Other Legal Theories {¶ 18} Mathis argues that she could have prevailed against Allied on three other legal theories: continuing trespass, conversion, and breach of contract. She argues that Allied had committed a continuing trespass by refusing to remove its cable. But Allied did not refuse to remove its equipment; it demanded payment for the removal. Mathis argues also that Allied had converted her property by altering the drain pipe in a manner that she did not authorize. But Mathis did authorize Allied to alter the drain pipe. Whether it did so in the manner she authorized pursuant to the contract requires an examination of whether Allied breached an express warranty or an implied duty to perform in a workmanlike manner.11 And where Mathis did not negotiate for an express warranty, she was limited to recovery under the implied duty of Allied to perform in a workmanlike manner.12
Conclusion {¶ 19} In conclusion, we hold that the trial court erred by applying the doctrine of res ipsa loquitur and finding in favor of Mathis on that basis. Further, although Mathis established as a matter of law that Allied's failure to inform her that she could not use her plumbing was a failure to perform in a workmanlike manner, she did not present competent, credible evidence that Allied had failed to perform the actual repair of the pipe in a workmanlike manner. As a result, her damages were limited to her carpet-cleaning costs. Therefore, we reverse that part of the trial court's judgment awarding Mathis *Page 8 damages for the repair of the sewer line and enter judgment for Mathis in the amount of $112.50 plus costs.
Judgment accordingly.
SUNDERMANN, P.J., CUNNINGHAM and DINKELACKER, JJ.

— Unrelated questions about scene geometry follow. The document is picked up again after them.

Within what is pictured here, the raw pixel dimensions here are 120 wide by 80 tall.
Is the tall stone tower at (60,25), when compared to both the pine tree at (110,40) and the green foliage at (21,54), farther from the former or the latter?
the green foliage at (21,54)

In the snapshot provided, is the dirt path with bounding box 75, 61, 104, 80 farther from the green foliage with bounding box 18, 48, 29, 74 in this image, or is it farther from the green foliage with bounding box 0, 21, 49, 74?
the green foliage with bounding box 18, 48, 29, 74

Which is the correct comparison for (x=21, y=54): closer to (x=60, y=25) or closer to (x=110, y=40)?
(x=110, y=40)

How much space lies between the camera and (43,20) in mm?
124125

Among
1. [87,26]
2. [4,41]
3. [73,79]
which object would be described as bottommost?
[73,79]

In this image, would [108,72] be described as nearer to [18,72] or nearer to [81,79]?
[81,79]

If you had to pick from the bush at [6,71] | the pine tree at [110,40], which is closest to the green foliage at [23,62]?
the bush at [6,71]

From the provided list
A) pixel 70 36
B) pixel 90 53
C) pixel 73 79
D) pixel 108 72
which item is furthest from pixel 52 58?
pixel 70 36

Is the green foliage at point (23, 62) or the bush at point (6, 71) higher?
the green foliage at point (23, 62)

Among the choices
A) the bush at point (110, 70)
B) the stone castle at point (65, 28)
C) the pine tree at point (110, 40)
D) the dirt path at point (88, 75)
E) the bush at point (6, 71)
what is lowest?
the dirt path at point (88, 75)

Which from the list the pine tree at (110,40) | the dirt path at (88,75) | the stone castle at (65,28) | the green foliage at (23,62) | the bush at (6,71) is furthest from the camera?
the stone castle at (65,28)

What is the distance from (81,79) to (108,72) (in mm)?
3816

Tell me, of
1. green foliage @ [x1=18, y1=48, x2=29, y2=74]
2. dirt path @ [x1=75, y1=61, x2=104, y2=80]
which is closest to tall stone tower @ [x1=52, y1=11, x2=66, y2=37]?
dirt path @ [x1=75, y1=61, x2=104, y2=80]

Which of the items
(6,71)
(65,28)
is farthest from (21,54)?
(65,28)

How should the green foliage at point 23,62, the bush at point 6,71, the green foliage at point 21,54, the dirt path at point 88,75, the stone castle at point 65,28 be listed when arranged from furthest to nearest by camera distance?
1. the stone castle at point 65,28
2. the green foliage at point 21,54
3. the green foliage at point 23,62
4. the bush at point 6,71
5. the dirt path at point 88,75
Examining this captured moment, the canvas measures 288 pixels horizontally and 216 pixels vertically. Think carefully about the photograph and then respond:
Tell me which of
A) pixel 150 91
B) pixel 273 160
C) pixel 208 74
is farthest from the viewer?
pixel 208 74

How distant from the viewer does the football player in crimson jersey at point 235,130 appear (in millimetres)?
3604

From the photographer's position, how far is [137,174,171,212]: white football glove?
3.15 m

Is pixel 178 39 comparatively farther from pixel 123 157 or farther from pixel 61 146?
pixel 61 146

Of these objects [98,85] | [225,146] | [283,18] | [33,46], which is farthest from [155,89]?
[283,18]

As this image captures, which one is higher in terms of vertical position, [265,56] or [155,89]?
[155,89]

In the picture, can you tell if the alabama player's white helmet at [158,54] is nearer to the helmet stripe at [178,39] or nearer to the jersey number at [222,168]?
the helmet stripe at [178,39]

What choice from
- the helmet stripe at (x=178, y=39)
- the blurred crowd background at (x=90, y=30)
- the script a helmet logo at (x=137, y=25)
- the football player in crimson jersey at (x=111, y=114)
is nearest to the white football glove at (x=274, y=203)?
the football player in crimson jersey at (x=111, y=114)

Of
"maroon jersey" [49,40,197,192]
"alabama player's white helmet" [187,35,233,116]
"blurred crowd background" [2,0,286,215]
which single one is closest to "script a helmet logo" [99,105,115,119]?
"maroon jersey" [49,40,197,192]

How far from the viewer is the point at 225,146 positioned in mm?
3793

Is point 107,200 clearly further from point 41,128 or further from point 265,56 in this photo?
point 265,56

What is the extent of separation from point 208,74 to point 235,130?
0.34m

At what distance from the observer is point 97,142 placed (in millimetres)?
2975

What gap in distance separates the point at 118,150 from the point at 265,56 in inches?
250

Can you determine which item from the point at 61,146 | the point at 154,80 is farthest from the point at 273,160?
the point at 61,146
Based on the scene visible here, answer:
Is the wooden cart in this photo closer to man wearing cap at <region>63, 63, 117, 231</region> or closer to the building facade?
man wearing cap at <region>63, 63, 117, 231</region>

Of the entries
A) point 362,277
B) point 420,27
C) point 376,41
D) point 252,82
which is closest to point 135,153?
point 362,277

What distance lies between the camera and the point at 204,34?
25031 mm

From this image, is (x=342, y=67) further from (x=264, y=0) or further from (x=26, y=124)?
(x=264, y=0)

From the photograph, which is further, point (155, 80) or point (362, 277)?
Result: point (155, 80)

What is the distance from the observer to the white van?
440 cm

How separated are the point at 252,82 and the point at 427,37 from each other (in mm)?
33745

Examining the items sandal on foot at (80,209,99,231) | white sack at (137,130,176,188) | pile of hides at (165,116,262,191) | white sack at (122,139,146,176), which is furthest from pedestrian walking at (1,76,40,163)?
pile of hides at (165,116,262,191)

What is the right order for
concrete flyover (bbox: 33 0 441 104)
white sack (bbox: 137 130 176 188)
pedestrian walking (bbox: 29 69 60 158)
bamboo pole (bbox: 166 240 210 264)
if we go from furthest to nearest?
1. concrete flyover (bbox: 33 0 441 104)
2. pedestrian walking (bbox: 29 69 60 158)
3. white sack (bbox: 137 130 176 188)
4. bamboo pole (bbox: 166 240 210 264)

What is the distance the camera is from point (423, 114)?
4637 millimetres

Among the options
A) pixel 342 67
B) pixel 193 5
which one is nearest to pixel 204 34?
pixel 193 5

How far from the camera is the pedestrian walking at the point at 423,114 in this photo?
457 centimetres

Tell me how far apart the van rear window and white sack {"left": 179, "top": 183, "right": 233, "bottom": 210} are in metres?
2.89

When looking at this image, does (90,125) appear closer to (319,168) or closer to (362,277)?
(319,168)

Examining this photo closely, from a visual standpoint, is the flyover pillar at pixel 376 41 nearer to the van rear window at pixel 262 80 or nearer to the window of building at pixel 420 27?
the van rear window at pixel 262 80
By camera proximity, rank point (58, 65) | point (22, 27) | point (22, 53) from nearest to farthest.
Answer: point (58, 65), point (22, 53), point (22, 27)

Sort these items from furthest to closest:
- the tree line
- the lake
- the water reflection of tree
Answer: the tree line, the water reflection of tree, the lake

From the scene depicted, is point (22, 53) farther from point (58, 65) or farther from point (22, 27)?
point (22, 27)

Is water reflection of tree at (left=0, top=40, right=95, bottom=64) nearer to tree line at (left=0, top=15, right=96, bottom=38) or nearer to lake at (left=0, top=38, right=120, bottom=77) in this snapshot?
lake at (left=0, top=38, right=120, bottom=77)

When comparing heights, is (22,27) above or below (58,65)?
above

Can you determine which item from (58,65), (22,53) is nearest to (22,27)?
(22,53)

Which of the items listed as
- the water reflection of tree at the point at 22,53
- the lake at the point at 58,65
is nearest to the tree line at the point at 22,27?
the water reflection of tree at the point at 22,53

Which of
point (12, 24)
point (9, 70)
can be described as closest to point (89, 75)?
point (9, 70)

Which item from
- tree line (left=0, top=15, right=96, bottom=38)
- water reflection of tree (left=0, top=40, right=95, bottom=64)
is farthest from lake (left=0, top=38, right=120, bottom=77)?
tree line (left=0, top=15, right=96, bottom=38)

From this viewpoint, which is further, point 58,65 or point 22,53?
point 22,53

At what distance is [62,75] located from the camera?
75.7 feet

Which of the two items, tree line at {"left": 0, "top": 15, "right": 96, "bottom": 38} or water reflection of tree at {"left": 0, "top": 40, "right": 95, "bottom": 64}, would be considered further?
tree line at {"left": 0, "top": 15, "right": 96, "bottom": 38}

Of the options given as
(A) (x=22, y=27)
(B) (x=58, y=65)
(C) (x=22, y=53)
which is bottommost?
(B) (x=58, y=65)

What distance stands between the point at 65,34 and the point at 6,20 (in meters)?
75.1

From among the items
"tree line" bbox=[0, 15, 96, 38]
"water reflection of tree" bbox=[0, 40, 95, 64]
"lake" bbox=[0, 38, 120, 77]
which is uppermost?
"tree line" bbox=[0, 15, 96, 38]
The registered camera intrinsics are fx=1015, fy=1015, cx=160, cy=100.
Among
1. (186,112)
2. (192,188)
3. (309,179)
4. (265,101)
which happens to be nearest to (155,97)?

1 Hake v. Wiedemann Brewing Co. (1970), 23 Ohio St.2d 65, 66,262 N.E.2d 703.
2 Id. at 66-67.
3 Id. at 67.
4 Id.
5 See Mitchem v. Johnson (1966), 7 Ohio St.2d 66, 218 N.E.2d 594;Loukinas v. Roto-Rooter Serv. Co., 167 Ohio App.3d 559, 2006-Ohio-3172,855 N.E.2d 1272, at ¶ 10.
6 Day-Glo Color Corp. v. Brewer-Garrett Co., 8th Dist. No. 87838,2007-Ohio-159, at ¶ 7.
7 Id. at ¶ 6, citing Mitchem, supra.
8 Id. at ¶ 7.
9 See Floyd v. United Home Improvement Ctr., Inc. (1997),119 Ohio App.3d 716, 721-722, 696 N.E.2d 254.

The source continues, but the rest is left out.